The March Madness revenue bumps are beginning to fade all over the US including in Michigan.
For April, Michigan casinos reported $109.7 million in monthly aggregate revenue, down from the $118 million reported in March.
April’s revenue report showed table games and slots generated $109.6 million in revenue, down 6.2% year-over-year. Additionally, the three Detroit sportsbooks contributed only $120,350 in revenue.
Detroit casino revenue dips in April
As mentioned, April was not the best month for slots and table games. Detroit casinos’ revenue from slots and table games fell by 6.2% compared to April 2022.
Just like last month, Hollywood Casino at Greektown was the only property to report an increase in revenue compared to April 2022. Hollywood Casino generated $25.2 million in revenue for the month, up 6.3% from April 2022.
Although it collected the most money in April, MGM Grand Detroit reported $50.2 million in revenue, down 11.5% from last year. MotorCity Casino’s revenue was down 6.1% to $34.2 million.
Detroit casino revenue numbers in April:
- MGM Grand: $50.2 million (11.5% YOY decrease)
- Motor City Casino: $34.2 million (6.1% YOY decrease)
- Hollywood Casino: $25.2 million (6.3% YOY increase)
In terms of the Michigan casino market share revenue in April, numbers were identical to March.
- MGM Grand Detroit: 46%
- Motor City Casino: 30%
- Hollywood Casino Greektown: 24%
As for retail sports betting in Detroit, the three retail sportsbooks generated $15.3 million in total handle. On the bright side, the total handle was up from the $13.9 million reported in March.
One of the big surprises in April was a customer winning $2.6 million by placing parlay bets at MotorCity Casino. As a result, retail sports betting qualified adjusted gross receipts (QAGR) dropped a staggering 93.6%.

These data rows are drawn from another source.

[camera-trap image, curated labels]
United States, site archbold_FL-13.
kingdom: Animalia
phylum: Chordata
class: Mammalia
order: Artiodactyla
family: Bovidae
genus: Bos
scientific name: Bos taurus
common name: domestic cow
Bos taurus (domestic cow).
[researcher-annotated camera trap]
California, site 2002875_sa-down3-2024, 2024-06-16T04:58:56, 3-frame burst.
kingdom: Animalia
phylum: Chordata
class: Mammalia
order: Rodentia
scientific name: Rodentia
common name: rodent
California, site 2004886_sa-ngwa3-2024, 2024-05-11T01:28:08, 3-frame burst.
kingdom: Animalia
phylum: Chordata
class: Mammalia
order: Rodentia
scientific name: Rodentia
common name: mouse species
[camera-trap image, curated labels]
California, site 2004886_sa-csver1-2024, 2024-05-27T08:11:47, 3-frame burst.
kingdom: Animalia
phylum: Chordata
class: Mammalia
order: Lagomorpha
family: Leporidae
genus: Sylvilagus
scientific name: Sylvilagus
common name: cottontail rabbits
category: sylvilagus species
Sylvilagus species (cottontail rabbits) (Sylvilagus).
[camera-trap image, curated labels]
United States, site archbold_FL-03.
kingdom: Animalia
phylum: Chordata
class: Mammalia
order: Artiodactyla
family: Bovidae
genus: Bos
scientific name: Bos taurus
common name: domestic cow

Michigan’s casino tax revenue slightly down
According to the April report from the Michigan Gaming Control Board (MGCB), state and city tax revenue also took a hit in April.
Detroit casinos paid $8.9 million in state taxes, down YOY compared to $9.5 million in April 2022. Additionally, the three properties paid $13 million in taxes to the City of Detroit, down from the $14 million reported in March.
Casino sportsbooks contributed $69,237 to the state and $84,624 in taxes to Detroit based on retail sports betting revenue.